All treatments have concluded for 2018.

Welcome

Gypsy moth is a Federal and State quarantined leaf-eating insect that is a serious threat to forest and urban trees as well as ornamental plants. This pest is not native to North America and has the potential to defoliate trees year after year causing significant environmental, economic, and quality-of-life issues.

You may be wondering why do we treat for gypsy moth, and why is it such a concern for Iowa? Gypsy moth is not part of the natural ecosystem, and doing nothing is not the same as letting nature take its course.

Gypsy moth has no significant enemies to keep the pest population in check. A single gypsy moth caterpillar can consume as much as one square foot of leaves per day, and large pest outbreaks can devastate entire forest and urban areas, leaving a bleak winter-like appearance in mid-summer. Infestations of this pest are taken very seriously for the following reasons.

Eastern Iowa is considered to be in the transition zone of gypsy moth advancement. Small pockets of infestation are becoming more common in northeastern Iowa, as would be noticed from the natural advancement of this pest. The established 'western' front for gypsy moth is now considered to be 35 miles east of the Mississippi River.

As the gypsy moth continues to advance, and as more small pockets of gypsy moth infestation become common ahead of the front, the management strategy has been to "slow the spread" of the pest. The best way to control low populations of gypsy moth over a large area is to use mating disruption. This strategy uses the pheromone attractant of the female gypsy moth to confuse the male moth in finding a mate, which in turn limits or controls natural reproduction of the pest. This strategy is especially effective when the pest density per area is low to moderate in size.
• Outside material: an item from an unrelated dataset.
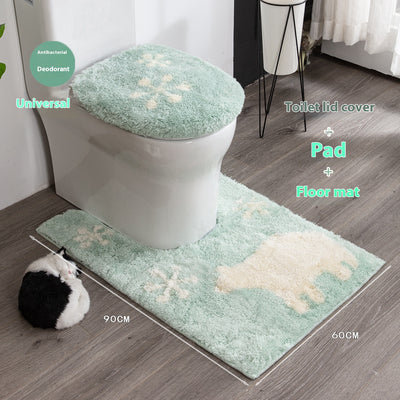 Asiento de Inodoro Acolchado Premium Confort Plush - Image 20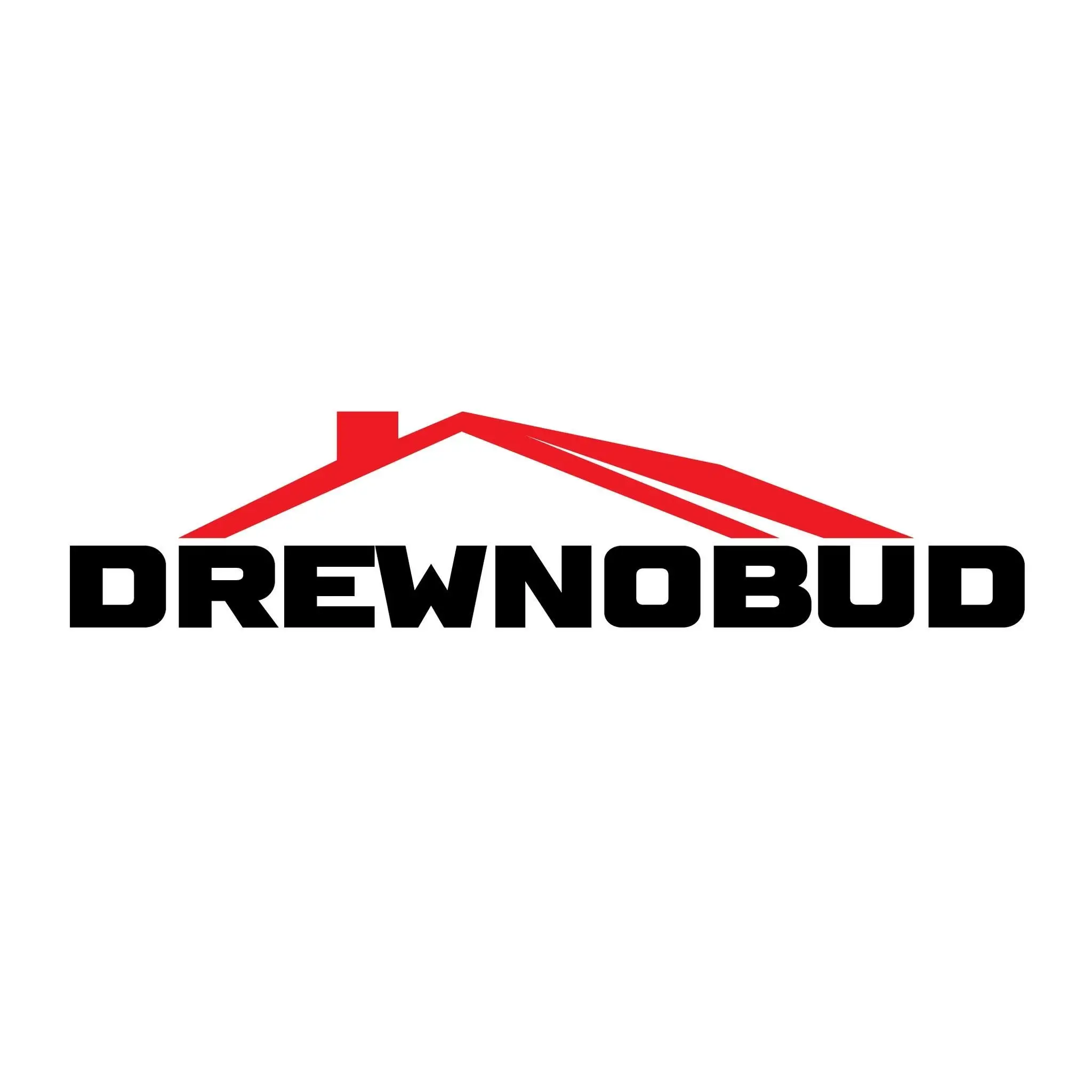 Logo Drewno-Bud, skład drewna w Lublinie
Determining Treatment Locations

Iowa is currently included in the Gypsy Moth Slow the Spread Foundation (STS). STS provides the framework for states to determine the areas that need to be managed for gypsy moth. This program focuses on early detection of low level gypsy moth populations, and then disrupts the normal build-up and spread of gypsy moth in those locations.
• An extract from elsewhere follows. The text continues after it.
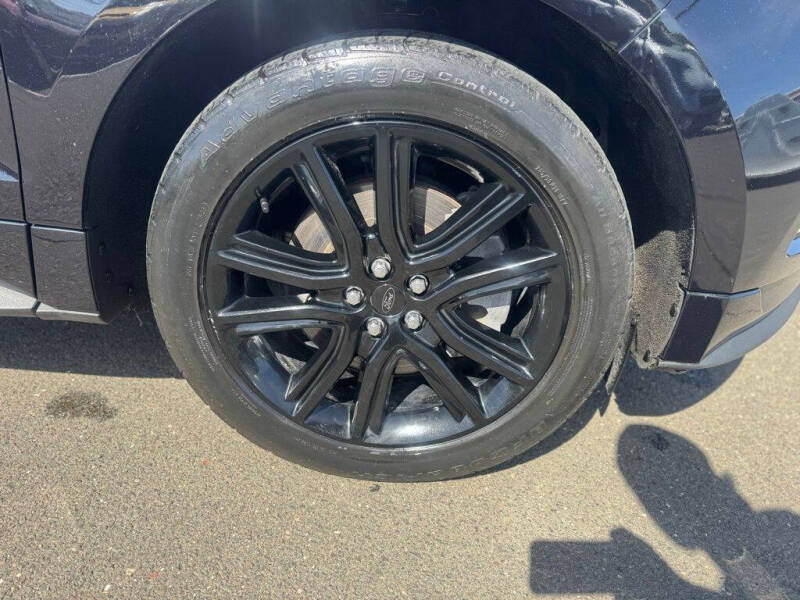 2022 Ford Edge ST-Line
What to Expect on Treatment Day


Foray® Btk Applied to Control Gypsy Moth
Black Moshannan State Park; Philipsburg, PA

Untreated test areas were
completely defoliated

A helicopter will begin early in the day and treatment is estimated to take 2-3 hours to complete. Flying low to target tree canopy, the application process may be noticeably loud.

Foray® 48B is a biological insecticide that contains Bacillus thuringienses kurstaki (Btk). Btk is a naturally occuring soil bacteria found all over the world that interferes with the gypsy moth caterpillars' digestive system eventually killing the caterpillars. Foray® 48B is the most widely used formulation of Btk since 1988.
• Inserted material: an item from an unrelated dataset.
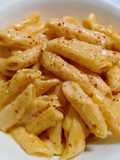 Pasta and cheese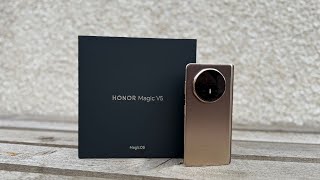 Honor Magic V5 - My Thoughts So Far!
Treatment occurs when trees have enough foliation and the caterpillars have reached a certain size. Sites are sprayed twice, 3 to 14 days apart, because not all gypsy moth caterpillars hatch and begin feeding at the same time.

Btk works because the caterpillar's stomach and digestive system is alkaline, and triggers an endotoxin that Btk naturally produces. The endotoxin kills cells and dissolves holes in the lining of the caterpillar's gut. People, other mamals, reptiles, fish, and birds have acidic digestive systems and cannot trigger Btk to produce the toxin. Various strains of Btk have been used commercially in the United States since 1958 on insect pests of food, forage crops, and in forrest. Btk is commonly used by organinc vegetable farmers up to the day of harvest.